Alih alih mengatakan jangan lupa dengan saya, ia
malah mengatakan jangan lupa sama saja. Tentu saja bagi para penutur asli
bahasa merasa canggung dengan dialog tersebut karena keluar dari konteks
pembicaraan antara kedua pemeran.
Keliru
yang berikut ada di film lainnya berjudul Pesan dari Samudra. Di film ini
terdapat penyebutan nama kota Larantuka dengan tidak tepat. Kota yang harusnya
disebut Larantuka malah disebut dengan nama Ranatua. Tentu saja kekeliruan tersebut
sudah sempat dibahas oleh sejumlah generasi muda di media sosial, dan bahkan
ada yang sudah menulis kritik kepada para pekerja film.
Bagi
saya, kekeliruan ini setidaknya memberitahu kita dua hal. Untuk film Garuda 19, yang ada kesalahan kosakata pada dialog, hal tersebut memberitahu bahwa
kosakata bahasa Melayu Kupang belum begitu dikuasai baik oleh insan perfilman,
terutama si penulis naskah. Pertanyaan untuk generasi muda NTT, apakah bahasa
melayu Kupang sudah cukup dipopulerkan
sehingga dikuasai dengan mudah oleh siapa saja yang mau belajar atau
berkepentingan dengannya? Apakah sudah ada sarana pendukung semisal kamus, buku
tatabahasa dan lainnya yang mudah dipelajari? Tentu tanpa sarana tersebut maka
bahasa melayu Kupang tidak akan mudah berkembang ke luar melampaui para penutur
aslinya. Jika kita menginginkan dialek lokal ini menjadi populer, maka ada
tantangan sendiri untuk membuat sendiri sarana dimaksud, misalnya dengan
menulis kamus. Dengan cara ini kita bisa melestarikan bahasa melayu lokal.
Yang
kedua, tinjauan semacam ini hanyalah riak kecil yang menghiasi gelombang bahkan
tsunami budaya pertunjukkan. Dunia film tentu sarat dengan berbagai
aktivitasnya, yang mana ketepatan penulisan dialog sesuai dengan konteks
percakapan dan bahasa lokal adalah satu bagian kecil saja dari seluruh bangunan
dunia tersebut. Dengan demikian, perhatian terhadap hal ini menjadi kecil,
bahkan dalam insiden ini, malah luput terbukti dengan adanya kesalahan yang terjadi.
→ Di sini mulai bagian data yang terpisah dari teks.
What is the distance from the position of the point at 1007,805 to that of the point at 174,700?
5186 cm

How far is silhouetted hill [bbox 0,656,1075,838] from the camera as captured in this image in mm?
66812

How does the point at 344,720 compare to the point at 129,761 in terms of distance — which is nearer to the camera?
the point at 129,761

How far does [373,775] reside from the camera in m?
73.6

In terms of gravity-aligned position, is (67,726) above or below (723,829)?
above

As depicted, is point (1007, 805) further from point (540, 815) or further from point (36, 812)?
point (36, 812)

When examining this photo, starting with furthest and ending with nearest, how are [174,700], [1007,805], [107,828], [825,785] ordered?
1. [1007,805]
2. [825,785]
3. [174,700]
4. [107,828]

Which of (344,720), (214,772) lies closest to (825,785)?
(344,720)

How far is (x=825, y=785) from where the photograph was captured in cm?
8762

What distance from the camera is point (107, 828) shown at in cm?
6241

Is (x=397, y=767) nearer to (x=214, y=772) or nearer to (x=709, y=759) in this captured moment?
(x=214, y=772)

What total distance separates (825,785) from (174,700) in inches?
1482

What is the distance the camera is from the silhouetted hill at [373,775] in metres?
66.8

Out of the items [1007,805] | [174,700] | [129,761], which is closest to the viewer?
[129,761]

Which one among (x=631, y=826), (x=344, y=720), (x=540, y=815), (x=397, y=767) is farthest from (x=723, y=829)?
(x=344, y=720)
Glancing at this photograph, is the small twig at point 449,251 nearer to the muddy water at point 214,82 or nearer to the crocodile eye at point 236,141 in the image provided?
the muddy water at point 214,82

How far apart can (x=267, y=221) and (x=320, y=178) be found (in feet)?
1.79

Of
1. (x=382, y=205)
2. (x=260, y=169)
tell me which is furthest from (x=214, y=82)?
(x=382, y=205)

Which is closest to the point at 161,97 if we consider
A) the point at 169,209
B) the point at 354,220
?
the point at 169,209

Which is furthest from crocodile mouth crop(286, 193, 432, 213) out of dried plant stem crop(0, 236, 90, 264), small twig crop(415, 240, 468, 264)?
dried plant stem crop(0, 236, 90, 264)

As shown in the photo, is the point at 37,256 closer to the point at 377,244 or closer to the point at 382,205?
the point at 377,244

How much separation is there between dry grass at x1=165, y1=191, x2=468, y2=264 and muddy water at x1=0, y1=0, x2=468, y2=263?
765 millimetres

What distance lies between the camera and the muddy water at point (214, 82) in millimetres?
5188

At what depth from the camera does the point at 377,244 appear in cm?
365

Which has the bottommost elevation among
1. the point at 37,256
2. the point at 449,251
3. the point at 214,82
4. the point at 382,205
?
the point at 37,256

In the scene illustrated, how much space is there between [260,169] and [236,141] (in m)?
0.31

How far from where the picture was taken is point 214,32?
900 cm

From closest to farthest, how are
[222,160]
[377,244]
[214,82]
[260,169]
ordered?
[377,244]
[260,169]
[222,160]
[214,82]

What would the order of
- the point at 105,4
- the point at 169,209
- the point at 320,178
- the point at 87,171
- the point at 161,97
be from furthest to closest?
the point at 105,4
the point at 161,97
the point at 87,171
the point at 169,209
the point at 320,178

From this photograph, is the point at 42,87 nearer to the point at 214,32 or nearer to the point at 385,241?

Dan di dunia perfilman yang luas ini, di manakah letaknya peran kita? Ini
menjadi pertanyaan menggugah karena film sendiri merupakan karya kreatif yang
punya nilai ekonomi juga bagi para pekerjanya. Sebuah kritik yang telah kita
mulai kepada para pekerja film hendaknya tak hanya sekadar kritik tetapi juga
sebagai titik singgung yang kita lakukan untuk mengenal dunia tersebut dan coba
mengenal unsur unsur yang berinteraksi di dalamnya, dan pada gilirannya, semoga
kita ikut terlibat di dalamnya.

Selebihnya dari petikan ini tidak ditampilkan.